- Genre: Documentary
- Country of origin: United States
- Original language: English
- No. of episodes: 6

Production
- Executive producers: Fenton Bailey; Randy Barbato; Nikki Calabrese; Nelson Walters; Nancy Abraham; Lisa Heller;
- Producers: Christi Martinelli; Steven Sims;
- Cinematography: Diego Lopez; Arlene Nelson;
- Editors: Francy Kachler; George Mandi; Chris McKinley; Ryan Neill;
- Running time: 28-29 minutes
- Production companies: HBO Documentary Films; World of Wonder;

Original release
- Network: HBO
- Release: August 2 – August 16, 2021

= Small Town News: KPVM Pahrump =

American documentary miniseries

Small Town News: KPVM Pahrump is an American documentary miniseries. It follows news station KPVM-LD in Pahrump, Nevada, and centers around news anchor Deanna O'Donnell, as they take on the challenge of expanding into the Las Vegas market. It consists of 6 episodes and premiered on August 2, 2021, on HBO.

==Plot==
Vern Van Winkle, the owner of KPVM-LD in Pahrump, Nevada, takes on the challenge of expanding into the Las Vegas market for more exposure.

==Episodes==

| No. | Title | Original release date | U.S. viewers (millions) |
|---|---|---|---|
| 1 | "Our Top Story" | August 2, 2021 | N/A |
| 2 | "Quitting Season" | August 2, 2021 | N/A |
| 3 | "Pahrump Gets Trumped" | August 9, 2021 | N/A |
| 4 | "Trunk or Treat" | August 9, 2021 | N/A |
| 5 | "Electile Dysfunction" | August 16, 2021 | N/A |
| 6 | "Vegas or Bust" | August 16, 2021 | N/A |

==Production==
Fenton Bailey and Randy Barbato came across KPVM-LD while working on their documentary Heidi Fleiss: The Would-Be Madam of Crystal, the two decided to then pitch a television series about the station, however, they could not get a network interested in a pilot.
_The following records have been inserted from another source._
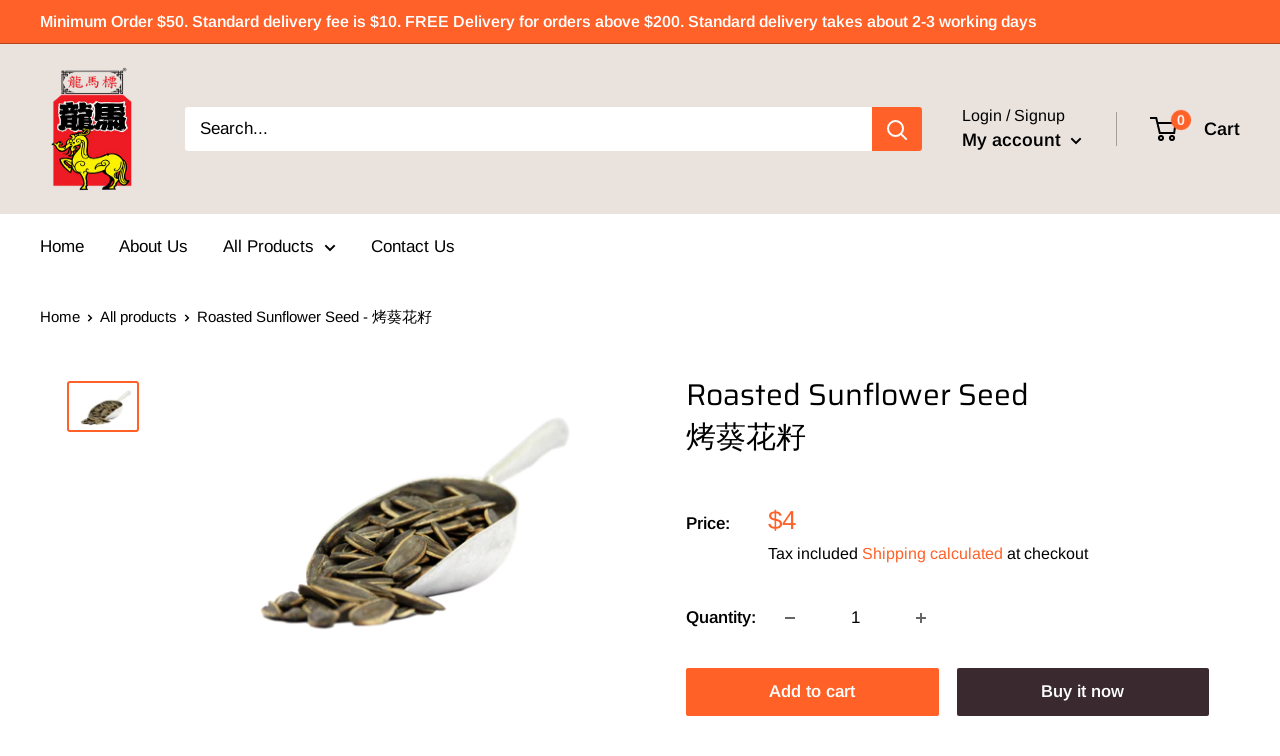

--- FILE ---
content_type: text/javascript
request_url: https://www.dragonhorse.com.sg/cdn/shop/t/8/assets/custom.js?v=90373254691674712701602405547
body_size: -638
content:
//# sourceMappingURL=/cdn/shop/t/8/assets/custom.js.map?v=90373254691674712701602405547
Bailey and Barbato also found Public-access television to be a ground for new talent and ideas.

The series picked up traction at the end of 2017, with principal photography commencing in January 2020. The series doesn't have a credited director due to the fact not everyone was on set or involved with the edit, with editing taking longer than filming.

In June 2021, it was announced HBO would produce and distribute the series, with Fenton Bailey and Randy Barbato serving as executive producers under their World of Wonder banner.

==Reception==
On Rotten Tomatoes, the series holds an approval rating of 71% based on 7 critic reviews, with an average rating of 9.00/10.